Of the seven intestinal and multivisceral transplant recipients I met, only two had lost their organs to a disease. Nurses told me that better than 80% of the organ recipients were the result of bariatric surgeries, liposuction and colonoscopies (in that order). I met two women who lost their organs to faulty gastric by-pass surgeries and two were the result of colonoscopies. Disease is not your worst enemy, medical procedures are. And every one of these are elective procedures undertaken by otherwise healthy people who were assured of their safety.  Healthy people whose lives have now been destroyed and shortened by medical practitioners hawking unnecessary procedures for monetary gain.

I will continue to fight the battle of awareness until a much safer and more effective diagnostic tool for cancer, Crohn’s and Ulcerative Colitis is invented. Because everyone seems happy with the status quo, nothing will be done to improve this diagnostic technique or better yet, come up with a far less invasive one, unless the dangers and the ineffectiveness of its use as a cancer screening device are made common knowledge.

Modern medicine needs to start looking in new, less invasive, directions – not to simply dump more money into promoting their existing products that do not work effectively – and even worse are making people sicker or outright killing them. If half as much money went into research as is spent on the advertising and celebrity endorsement for the promotion of this outdated, crude and invasive torture device, we would have cured the damned disease by now. Curing a disease is never as profitable as treating one.

They have been quite efficient at sweeping my story under the carpet and my tiny place in cyberspace will never get this information the attention that it needs to save lives. I will continue to do whatever I can. If I can save just one person from having to live through the nightmares that I have, it will be worth the effort.  But people, you to need to wake up and demand more truth about these modern “snake oil” practices.

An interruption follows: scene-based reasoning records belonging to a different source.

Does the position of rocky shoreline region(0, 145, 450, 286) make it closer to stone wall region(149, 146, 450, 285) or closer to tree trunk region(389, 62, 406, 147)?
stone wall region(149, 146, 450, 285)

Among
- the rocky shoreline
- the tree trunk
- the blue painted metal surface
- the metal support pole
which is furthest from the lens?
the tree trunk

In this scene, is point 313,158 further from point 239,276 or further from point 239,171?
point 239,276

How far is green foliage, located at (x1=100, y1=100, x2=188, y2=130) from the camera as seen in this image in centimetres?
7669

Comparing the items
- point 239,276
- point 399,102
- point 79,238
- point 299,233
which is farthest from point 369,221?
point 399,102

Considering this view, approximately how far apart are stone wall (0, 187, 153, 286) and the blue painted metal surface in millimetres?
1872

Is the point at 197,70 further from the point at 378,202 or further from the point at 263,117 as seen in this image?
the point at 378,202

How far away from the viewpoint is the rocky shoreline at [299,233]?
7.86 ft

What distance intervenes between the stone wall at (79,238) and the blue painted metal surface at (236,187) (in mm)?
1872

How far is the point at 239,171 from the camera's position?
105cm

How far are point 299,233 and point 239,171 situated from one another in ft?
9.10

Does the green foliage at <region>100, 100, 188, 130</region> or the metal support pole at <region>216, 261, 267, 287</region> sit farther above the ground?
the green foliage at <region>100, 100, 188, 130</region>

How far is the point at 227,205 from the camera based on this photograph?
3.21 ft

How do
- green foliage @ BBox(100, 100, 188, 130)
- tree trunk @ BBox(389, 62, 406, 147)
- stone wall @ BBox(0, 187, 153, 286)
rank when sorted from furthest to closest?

If you wish to learn more about the dangers of this procedure, please read part 1; “The Dangers Of Colonoscopies”.

I am not a doctor nor attempting to give medical advice. I believe that every American has the right to the truth concerning the real, absolute risks and benefits in modern medicine – something you will not get from the mainstream media. Always remember that their broadcasts or publications are paid for by the manufacturers of these medical devices and pharmaceuticals. The entities in the media will not bite the hand that feeds.  I am selling no products and am a victim of this profitable industry and will always give an unbiased opinion of my research and experiences, so you can have better information with which to make decision concerning your health. Stay healthy, please.